SpaceX issue still unknown after several thousand engineering-hours of review - bontoJR
https://twitter.com/elonmusk/status/615431934345216001

======
mhandley
This is why you want reusable rockets. If you recover the rocket, you get to
see if any components are suffering damage, cracking or wear beyond limits,
and then redesign systems to prevent future potential failures. This is much
harder to do if you don't get the rocket back.
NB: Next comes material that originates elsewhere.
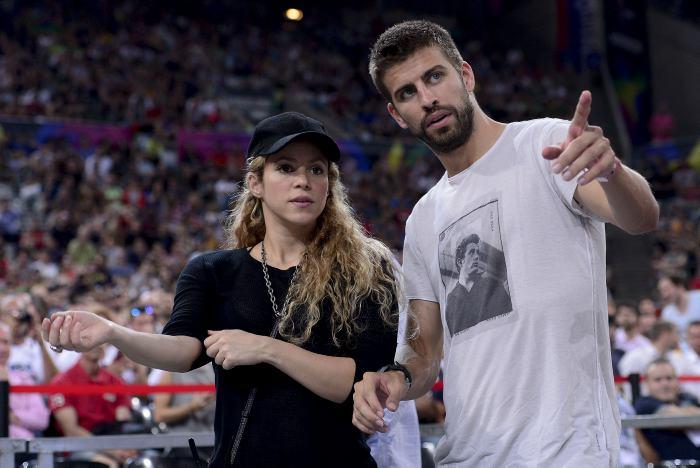 Piqué agredió a una periodista frente a Shakira y su hijo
According to the press
conference, SpaceX do get over 3000 channels of data from Falcon in flight,
but that's still no substitute for examining a structure that's already flown
for damage.

Of course this looks like a second stage failure and SpaceX aren't currently
trying to recover that, but there are a lot of common parts between the stages
on Falcon, so once they start to recover the first stage successfully, I'd
still expect a lot of reliability lessons to be learned.

------
huslage
From knowing about how these things work (and the culture of SpaceX), it seems
to me that everyone is acting quickly and professionally to identify the cause
of the issue. I doubt that anyone is under undue pressure to perform or that
there is an expectation that someone give an answer before it is due. Please
don't jump to any conclusions here as these are extremely complicated systems
with myriad failure modes.

The money has nothing to do with it.

------
vikram360
This is probably irrelevant, but how are the number of 'engineering-hours'
calculated?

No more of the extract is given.